-- begin Records for this task --

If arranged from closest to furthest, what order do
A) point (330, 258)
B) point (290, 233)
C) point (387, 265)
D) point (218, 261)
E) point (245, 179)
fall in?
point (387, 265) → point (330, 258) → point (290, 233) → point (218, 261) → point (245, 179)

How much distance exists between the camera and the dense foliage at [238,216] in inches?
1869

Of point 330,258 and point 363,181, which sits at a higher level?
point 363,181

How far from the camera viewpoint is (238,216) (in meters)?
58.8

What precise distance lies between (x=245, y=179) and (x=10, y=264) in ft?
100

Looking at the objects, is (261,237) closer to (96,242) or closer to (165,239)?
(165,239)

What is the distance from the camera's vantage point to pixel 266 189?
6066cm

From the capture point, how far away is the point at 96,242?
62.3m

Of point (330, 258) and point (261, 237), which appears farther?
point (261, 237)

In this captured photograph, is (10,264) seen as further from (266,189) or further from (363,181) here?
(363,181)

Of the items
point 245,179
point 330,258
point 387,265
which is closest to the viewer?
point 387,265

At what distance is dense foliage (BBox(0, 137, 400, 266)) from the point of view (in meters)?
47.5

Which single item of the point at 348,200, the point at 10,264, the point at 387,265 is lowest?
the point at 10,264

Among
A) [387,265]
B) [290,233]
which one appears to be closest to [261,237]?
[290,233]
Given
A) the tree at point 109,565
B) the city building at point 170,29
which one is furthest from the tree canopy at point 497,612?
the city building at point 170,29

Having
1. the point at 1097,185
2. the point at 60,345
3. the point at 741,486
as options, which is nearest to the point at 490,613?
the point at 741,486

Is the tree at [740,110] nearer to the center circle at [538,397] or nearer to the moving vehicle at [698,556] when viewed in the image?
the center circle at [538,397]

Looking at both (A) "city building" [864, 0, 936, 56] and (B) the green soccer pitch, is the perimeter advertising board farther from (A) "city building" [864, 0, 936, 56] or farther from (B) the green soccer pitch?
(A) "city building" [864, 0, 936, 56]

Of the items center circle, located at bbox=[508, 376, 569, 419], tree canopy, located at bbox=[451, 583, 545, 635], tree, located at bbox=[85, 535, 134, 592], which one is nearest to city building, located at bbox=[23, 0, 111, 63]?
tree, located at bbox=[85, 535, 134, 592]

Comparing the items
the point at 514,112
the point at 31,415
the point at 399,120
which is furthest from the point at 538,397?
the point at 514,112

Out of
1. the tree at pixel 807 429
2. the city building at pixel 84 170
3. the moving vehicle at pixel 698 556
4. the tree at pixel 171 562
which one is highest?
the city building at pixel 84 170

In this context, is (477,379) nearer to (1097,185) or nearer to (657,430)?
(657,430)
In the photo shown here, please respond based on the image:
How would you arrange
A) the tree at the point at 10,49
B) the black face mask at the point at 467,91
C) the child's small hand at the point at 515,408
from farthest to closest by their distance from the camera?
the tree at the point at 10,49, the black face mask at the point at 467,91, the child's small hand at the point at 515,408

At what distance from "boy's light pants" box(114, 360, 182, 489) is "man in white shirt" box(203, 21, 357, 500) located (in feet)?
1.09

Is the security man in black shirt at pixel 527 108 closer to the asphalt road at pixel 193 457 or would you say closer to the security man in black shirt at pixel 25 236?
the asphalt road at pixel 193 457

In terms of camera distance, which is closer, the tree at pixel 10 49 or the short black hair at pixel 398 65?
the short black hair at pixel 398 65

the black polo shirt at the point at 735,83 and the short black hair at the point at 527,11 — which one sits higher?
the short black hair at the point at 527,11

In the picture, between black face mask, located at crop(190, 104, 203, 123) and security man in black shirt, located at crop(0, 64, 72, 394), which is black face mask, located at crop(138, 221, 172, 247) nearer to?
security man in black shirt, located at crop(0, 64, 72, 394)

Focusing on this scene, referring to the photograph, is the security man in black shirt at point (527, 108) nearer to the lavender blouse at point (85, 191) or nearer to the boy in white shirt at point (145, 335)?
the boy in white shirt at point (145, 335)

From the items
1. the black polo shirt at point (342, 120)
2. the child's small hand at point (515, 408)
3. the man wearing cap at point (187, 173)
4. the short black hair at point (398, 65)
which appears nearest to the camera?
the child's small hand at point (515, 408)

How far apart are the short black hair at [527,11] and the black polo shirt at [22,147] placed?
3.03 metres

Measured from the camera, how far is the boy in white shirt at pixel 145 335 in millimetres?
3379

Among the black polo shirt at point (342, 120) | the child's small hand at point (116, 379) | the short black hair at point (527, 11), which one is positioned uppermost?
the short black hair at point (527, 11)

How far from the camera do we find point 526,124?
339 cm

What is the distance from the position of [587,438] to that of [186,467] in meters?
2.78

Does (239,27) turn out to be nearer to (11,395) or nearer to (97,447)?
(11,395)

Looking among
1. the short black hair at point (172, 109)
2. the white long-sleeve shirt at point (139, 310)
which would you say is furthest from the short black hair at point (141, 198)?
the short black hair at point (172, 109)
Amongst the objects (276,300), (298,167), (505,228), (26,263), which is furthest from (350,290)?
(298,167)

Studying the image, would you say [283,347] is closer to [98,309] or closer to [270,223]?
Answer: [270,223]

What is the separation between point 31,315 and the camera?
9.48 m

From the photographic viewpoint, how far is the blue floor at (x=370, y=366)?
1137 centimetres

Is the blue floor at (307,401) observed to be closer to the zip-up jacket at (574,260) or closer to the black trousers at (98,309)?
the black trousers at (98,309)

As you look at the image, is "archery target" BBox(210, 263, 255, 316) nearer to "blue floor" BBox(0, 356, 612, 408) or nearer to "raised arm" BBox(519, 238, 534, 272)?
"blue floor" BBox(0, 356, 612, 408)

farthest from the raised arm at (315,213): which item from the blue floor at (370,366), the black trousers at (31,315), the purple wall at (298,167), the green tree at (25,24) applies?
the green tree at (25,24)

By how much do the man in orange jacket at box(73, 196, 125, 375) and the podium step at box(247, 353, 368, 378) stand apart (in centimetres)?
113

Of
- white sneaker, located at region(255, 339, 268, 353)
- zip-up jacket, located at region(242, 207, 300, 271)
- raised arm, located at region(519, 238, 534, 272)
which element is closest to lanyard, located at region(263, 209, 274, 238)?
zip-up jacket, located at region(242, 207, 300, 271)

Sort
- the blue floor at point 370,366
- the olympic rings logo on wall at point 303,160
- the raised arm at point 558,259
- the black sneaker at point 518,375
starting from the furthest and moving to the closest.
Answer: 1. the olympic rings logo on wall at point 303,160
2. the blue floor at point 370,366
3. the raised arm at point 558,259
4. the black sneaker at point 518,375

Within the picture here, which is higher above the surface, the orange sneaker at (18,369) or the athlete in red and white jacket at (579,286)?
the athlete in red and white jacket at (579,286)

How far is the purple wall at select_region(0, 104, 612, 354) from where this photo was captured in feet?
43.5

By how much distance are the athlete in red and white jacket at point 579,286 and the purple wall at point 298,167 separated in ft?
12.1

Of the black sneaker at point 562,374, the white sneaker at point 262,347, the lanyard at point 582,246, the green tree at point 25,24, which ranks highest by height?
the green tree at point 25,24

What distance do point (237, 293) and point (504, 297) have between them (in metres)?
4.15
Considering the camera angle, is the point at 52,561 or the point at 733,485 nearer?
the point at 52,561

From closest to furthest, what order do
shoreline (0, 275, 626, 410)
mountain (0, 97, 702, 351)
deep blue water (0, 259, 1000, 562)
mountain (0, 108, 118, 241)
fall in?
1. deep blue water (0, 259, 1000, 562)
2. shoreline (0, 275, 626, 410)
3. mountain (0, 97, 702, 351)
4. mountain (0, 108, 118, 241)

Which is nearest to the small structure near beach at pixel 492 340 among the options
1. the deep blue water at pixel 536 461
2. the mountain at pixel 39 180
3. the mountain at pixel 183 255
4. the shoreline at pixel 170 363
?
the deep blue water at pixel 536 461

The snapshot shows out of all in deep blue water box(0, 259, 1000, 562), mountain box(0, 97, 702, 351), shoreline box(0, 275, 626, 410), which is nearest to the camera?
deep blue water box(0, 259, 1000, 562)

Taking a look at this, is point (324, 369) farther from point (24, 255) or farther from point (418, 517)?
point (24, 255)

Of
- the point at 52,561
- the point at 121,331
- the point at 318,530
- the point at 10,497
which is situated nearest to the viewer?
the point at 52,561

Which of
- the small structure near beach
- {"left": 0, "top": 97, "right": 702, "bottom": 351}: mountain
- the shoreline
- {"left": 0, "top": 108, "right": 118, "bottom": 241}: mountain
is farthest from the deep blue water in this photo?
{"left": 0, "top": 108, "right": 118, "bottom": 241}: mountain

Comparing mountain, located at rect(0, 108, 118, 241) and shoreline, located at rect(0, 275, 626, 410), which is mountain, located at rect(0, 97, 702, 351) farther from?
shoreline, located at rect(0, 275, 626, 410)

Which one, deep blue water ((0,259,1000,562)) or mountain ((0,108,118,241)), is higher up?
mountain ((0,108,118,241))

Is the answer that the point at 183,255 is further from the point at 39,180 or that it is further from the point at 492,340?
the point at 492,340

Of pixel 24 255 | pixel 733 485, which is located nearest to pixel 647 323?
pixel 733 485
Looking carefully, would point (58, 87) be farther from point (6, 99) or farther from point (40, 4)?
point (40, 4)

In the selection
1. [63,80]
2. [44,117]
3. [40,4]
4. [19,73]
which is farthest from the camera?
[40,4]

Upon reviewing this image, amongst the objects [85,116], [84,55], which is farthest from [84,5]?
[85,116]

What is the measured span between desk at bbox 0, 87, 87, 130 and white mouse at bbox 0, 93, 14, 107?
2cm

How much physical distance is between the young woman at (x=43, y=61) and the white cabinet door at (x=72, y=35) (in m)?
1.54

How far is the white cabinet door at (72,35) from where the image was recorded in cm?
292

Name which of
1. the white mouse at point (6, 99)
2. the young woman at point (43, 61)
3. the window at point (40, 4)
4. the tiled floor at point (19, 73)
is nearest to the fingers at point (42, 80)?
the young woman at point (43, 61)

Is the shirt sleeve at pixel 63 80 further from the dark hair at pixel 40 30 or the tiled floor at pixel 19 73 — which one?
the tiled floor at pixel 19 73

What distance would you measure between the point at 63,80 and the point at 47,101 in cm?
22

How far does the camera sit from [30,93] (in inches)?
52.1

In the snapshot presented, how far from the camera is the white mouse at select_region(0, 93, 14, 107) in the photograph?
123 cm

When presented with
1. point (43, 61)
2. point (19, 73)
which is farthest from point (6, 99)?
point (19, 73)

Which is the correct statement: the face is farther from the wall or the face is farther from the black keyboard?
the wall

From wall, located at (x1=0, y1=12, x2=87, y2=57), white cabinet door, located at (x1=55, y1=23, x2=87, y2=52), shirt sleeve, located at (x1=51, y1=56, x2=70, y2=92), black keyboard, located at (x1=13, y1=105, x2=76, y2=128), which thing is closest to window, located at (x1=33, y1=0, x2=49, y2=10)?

-- end Records for this task --

Write out the lines above, starting at the line that contains "What distance would" and ending with the final line, and nothing else; copy them exactly.

What distance would you measure between the point at 63,80 and the point at 47,101 in cm?
22

How far does the camera sit from [30,93] (in inches)?
52.1

In the snapshot presented, how far from the camera is the white mouse at select_region(0, 93, 14, 107) in the photograph?
123 cm

When presented with
1. point (43, 61)
2. point (19, 73)
which is farthest from point (6, 99)?
point (19, 73)

Which is the correct statement: the face is farther from the wall or the face is farther from the black keyboard?
the wall

From wall, located at (x1=0, y1=12, x2=87, y2=57), white cabinet door, located at (x1=55, y1=23, x2=87, y2=52), shirt sleeve, located at (x1=51, y1=56, x2=70, y2=92), black keyboard, located at (x1=13, y1=105, x2=76, y2=128), which thing is closest to window, located at (x1=33, y1=0, x2=49, y2=10)?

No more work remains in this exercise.